Drop every picture. Return the rest of the entries exactly.

_Exercise data_.

━━━━━━━━━━━━━━━━━━━━

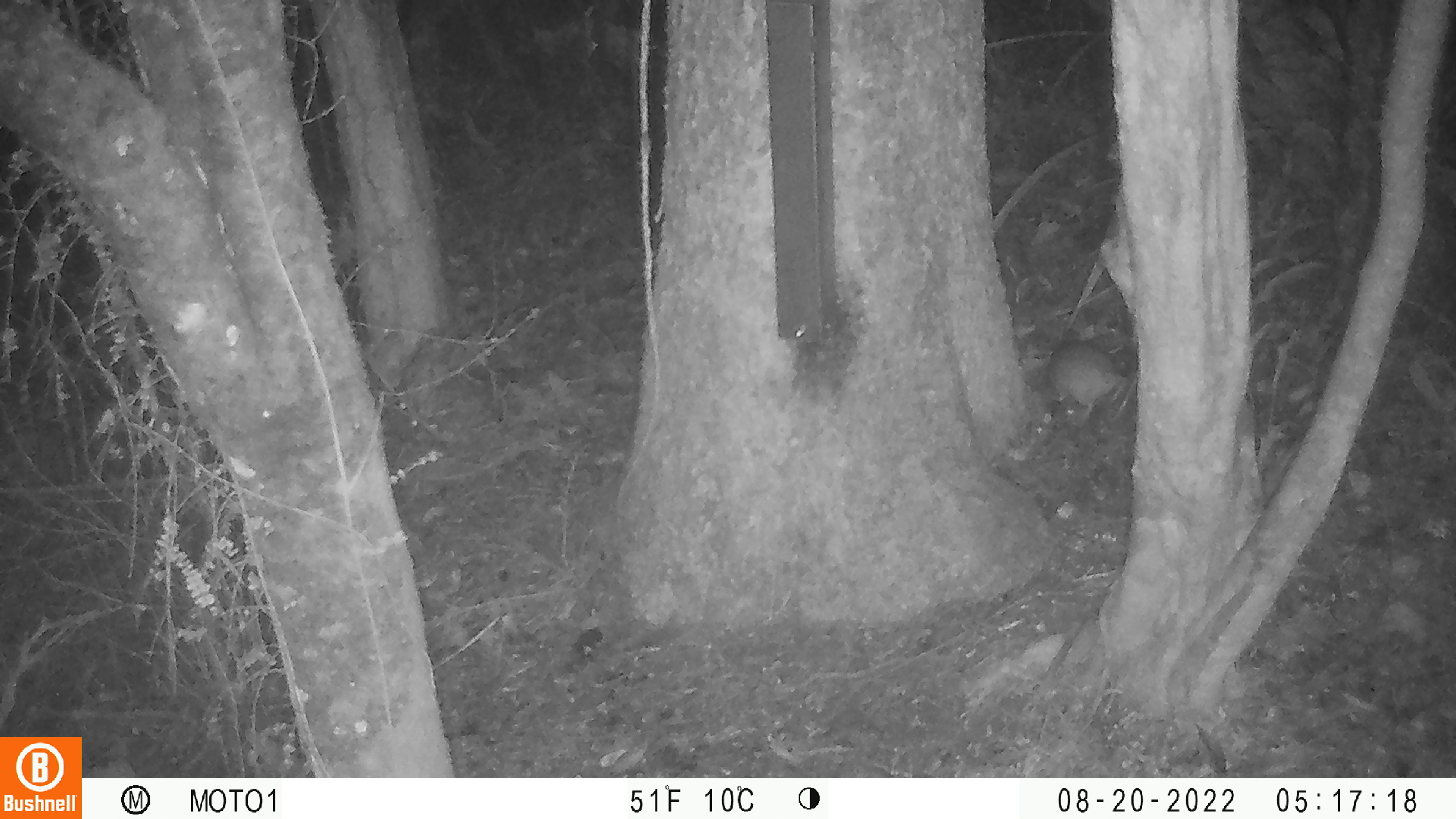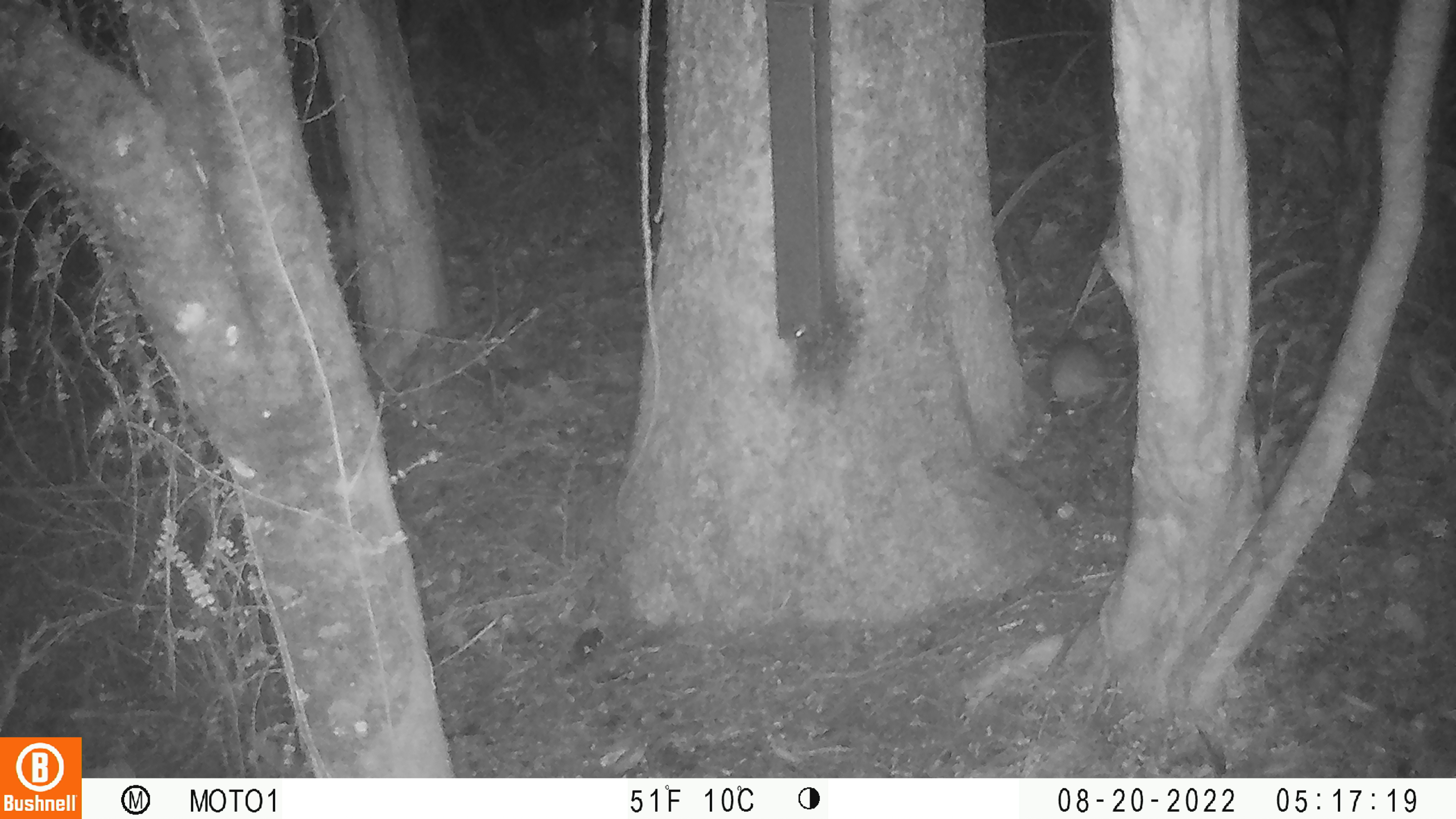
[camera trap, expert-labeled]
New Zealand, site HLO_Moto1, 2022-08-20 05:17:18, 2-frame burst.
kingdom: Animalia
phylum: Chordata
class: Mammalia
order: Rodentia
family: Muridae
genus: Rattus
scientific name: Rattus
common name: rat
Rat (Rattus).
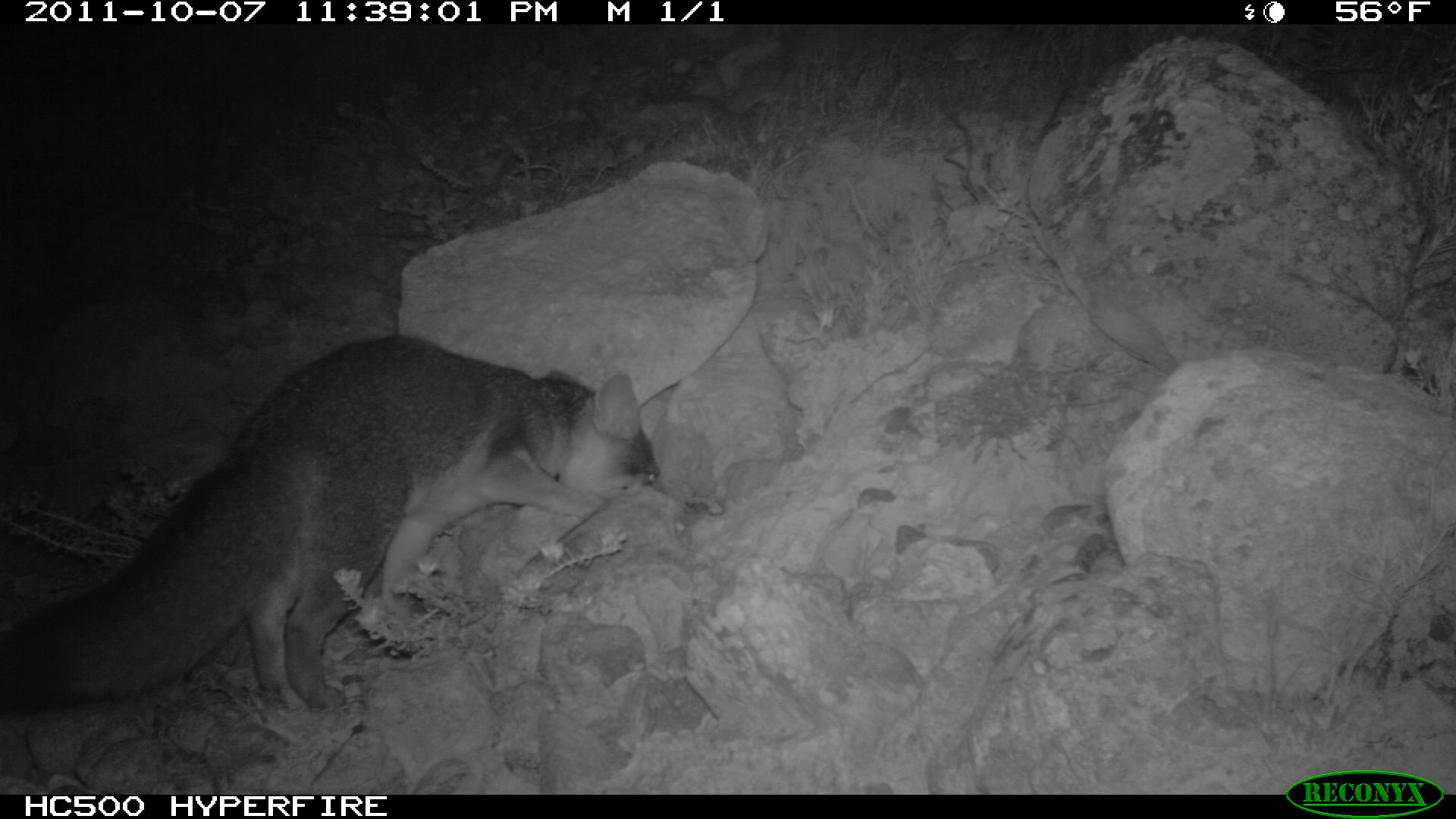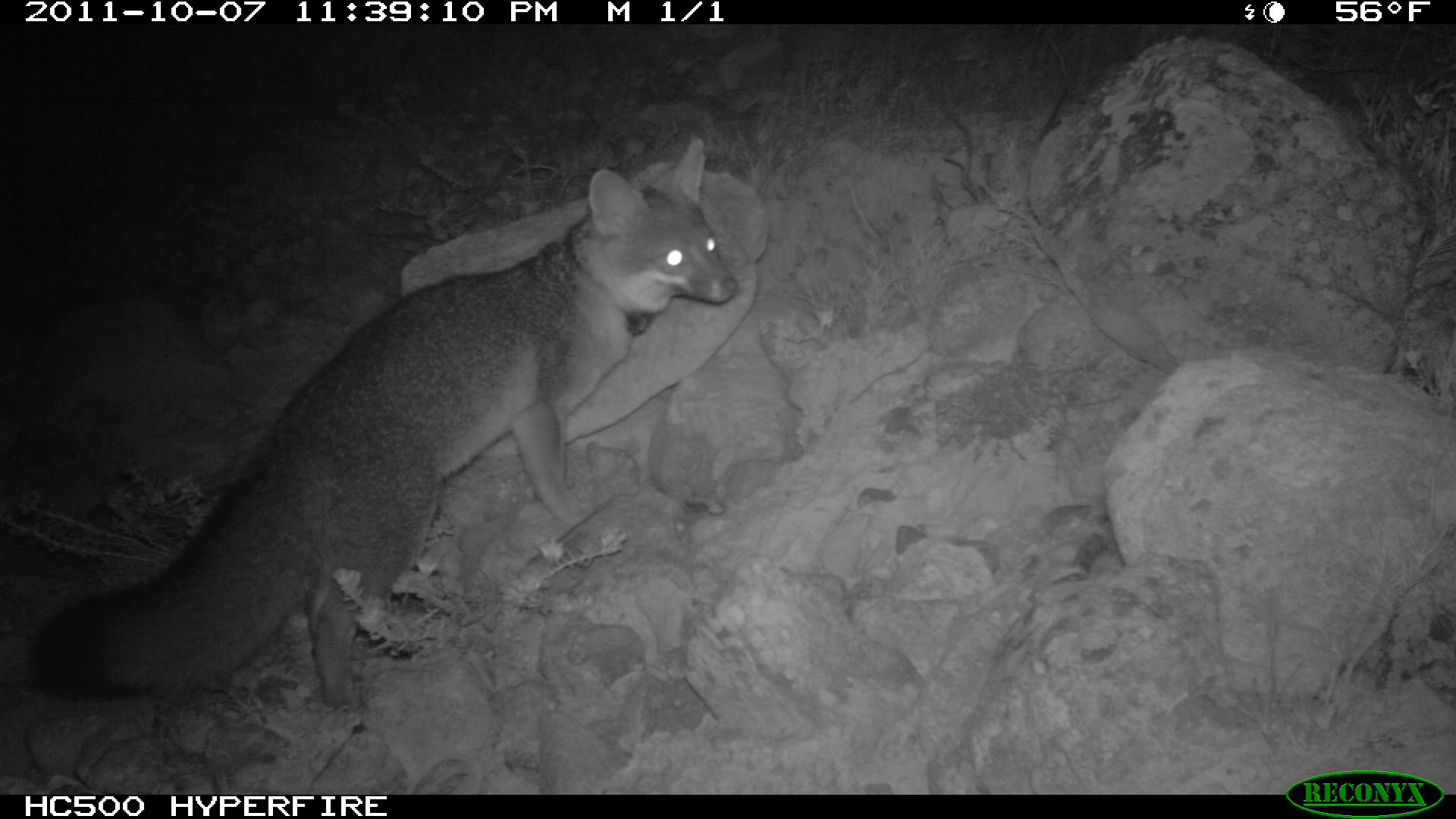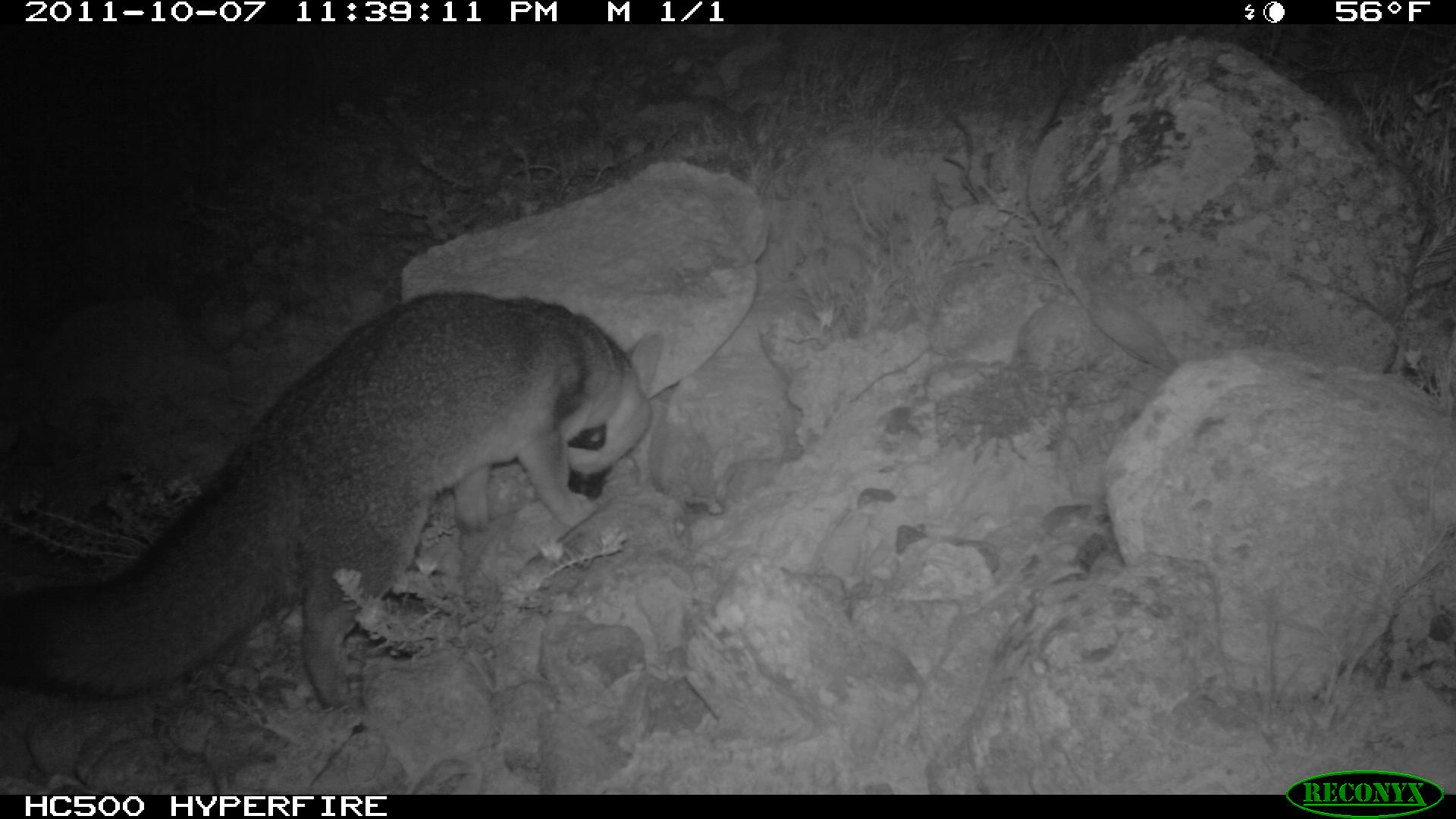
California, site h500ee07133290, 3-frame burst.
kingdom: Animalia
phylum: Chordata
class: Mammalia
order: Carnivora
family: Canidae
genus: Urocyon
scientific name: Urocyon littoralis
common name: island fox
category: fox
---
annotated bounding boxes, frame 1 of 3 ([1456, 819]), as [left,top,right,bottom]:
fox: [0,334,661,712]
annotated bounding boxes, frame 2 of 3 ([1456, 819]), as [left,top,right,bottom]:
fox: [29,133,739,716]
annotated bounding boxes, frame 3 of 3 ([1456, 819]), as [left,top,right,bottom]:
fox: [0,291,665,719]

━━━━━━━━━━━━━━━━━━━━

_Answer space_.
[camera trap, expert-labeled]
New Zealand, site HLO_Moto1, 2022-08-20 05:17:18, 2-frame burst.
kingdom: Animalia
phylum: Chordata
class: Mammalia
order: Rodentia
family: Muridae
genus: Rattus
scientific name: Rattus
common name: rat
Rat (Rattus).
California, site h500ee07133290, 3-frame burst.
kingdom: Animalia
phylum: Chordata
class: Mammalia
order: Carnivora
family: Canidae
genus: Urocyon
scientific name: Urocyon littoralis
common name: island fox
category: fox
---
annotated bounding boxes, frame 1 of 3 ([1456, 819]), as [left,top,right,bottom]:
fox: [0,334,661,712]
annotated bounding boxes, frame 2 of 3 ([1456, 819]), as [left,top,right,bottom]:
fox: [29,133,739,716]
annotated bounding boxes, frame 3 of 3 ([1456, 819]), as [left,top,right,bottom]:
fox: [0,291,665,719]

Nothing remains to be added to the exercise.